マリス・ヤンソンス指揮バイエルン放送交響楽団の公演で、マーラーの交響曲第9番を演奏するというので大変楽しみにしていた。日時は2016年11月23日、会場は兵庫県立芸術文化センター大ホール。
会場は補助席が出るほど盛況だった。この曲目で?とびっくりした。
さて、演奏だが、すごく整った音が続き、明快で、明るい。テンポも妙に揺らすことなく、音量もやわらかく変える感じで、やさしいマーラーだった。
こんな音、テンポ、音量で聴きたいと思うような、個人的にはツボにはまった感じの演奏だった。
このホールで悩む音響も、今日の席は迫力が存分に味わえてよかった。
第1楽章のゆったり感、第2楽章、第3楽章の快速感を存分に楽しんだ。すると、第4楽章で、圧倒的な弦に翻弄された。
分厚い弦のうねり、これ以上ない弦の嵐、それでも美しい弦の気品、弦に込められたなんという熱量!

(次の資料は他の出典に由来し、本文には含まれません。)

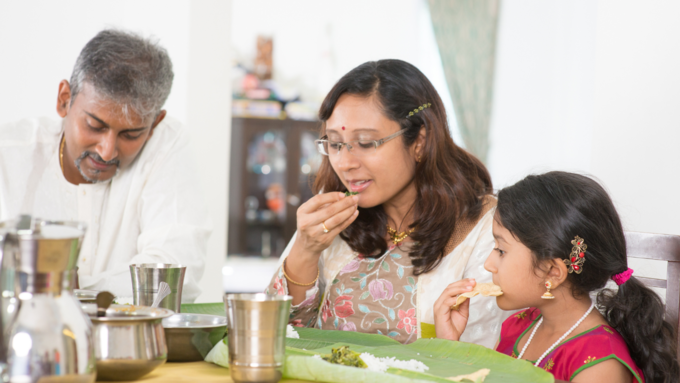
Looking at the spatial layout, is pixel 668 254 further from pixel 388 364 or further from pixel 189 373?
pixel 189 373

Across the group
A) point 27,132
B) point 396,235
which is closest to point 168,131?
point 27,132

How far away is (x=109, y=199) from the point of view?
247 centimetres

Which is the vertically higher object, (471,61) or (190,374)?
(471,61)

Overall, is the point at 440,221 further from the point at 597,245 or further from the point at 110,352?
the point at 110,352

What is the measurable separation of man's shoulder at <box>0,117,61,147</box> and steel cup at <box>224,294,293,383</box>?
181cm

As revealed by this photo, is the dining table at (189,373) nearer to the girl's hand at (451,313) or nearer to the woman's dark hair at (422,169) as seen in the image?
the girl's hand at (451,313)

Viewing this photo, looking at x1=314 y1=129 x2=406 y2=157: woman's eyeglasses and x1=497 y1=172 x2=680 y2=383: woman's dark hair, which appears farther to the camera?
x1=314 y1=129 x2=406 y2=157: woman's eyeglasses

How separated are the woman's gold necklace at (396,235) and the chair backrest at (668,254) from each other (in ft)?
2.24

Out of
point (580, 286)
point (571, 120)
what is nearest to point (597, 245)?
point (580, 286)

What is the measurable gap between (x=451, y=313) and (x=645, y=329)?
512mm

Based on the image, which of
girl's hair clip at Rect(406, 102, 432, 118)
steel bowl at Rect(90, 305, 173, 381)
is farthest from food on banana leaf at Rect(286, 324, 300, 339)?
girl's hair clip at Rect(406, 102, 432, 118)

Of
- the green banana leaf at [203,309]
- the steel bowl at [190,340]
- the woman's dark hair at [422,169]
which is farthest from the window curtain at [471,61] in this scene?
the steel bowl at [190,340]

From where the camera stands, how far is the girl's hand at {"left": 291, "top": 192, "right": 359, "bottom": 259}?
73.2 inches

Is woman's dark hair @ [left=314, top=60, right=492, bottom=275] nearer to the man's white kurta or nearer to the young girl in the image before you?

弦のとてつもない力に放心状態になって、呆然と音を聴いていた。
そして最後は弦の弱音でそーっと終わる。終わった後のしばらくの沈黙。
指揮者が体勢をゆるめると、沈黙が切れ、盛大な拍手、絶叫。
演奏も音響も観客も何もかもがすばらしかった。こんな演奏会を体験できて本当に幸せ。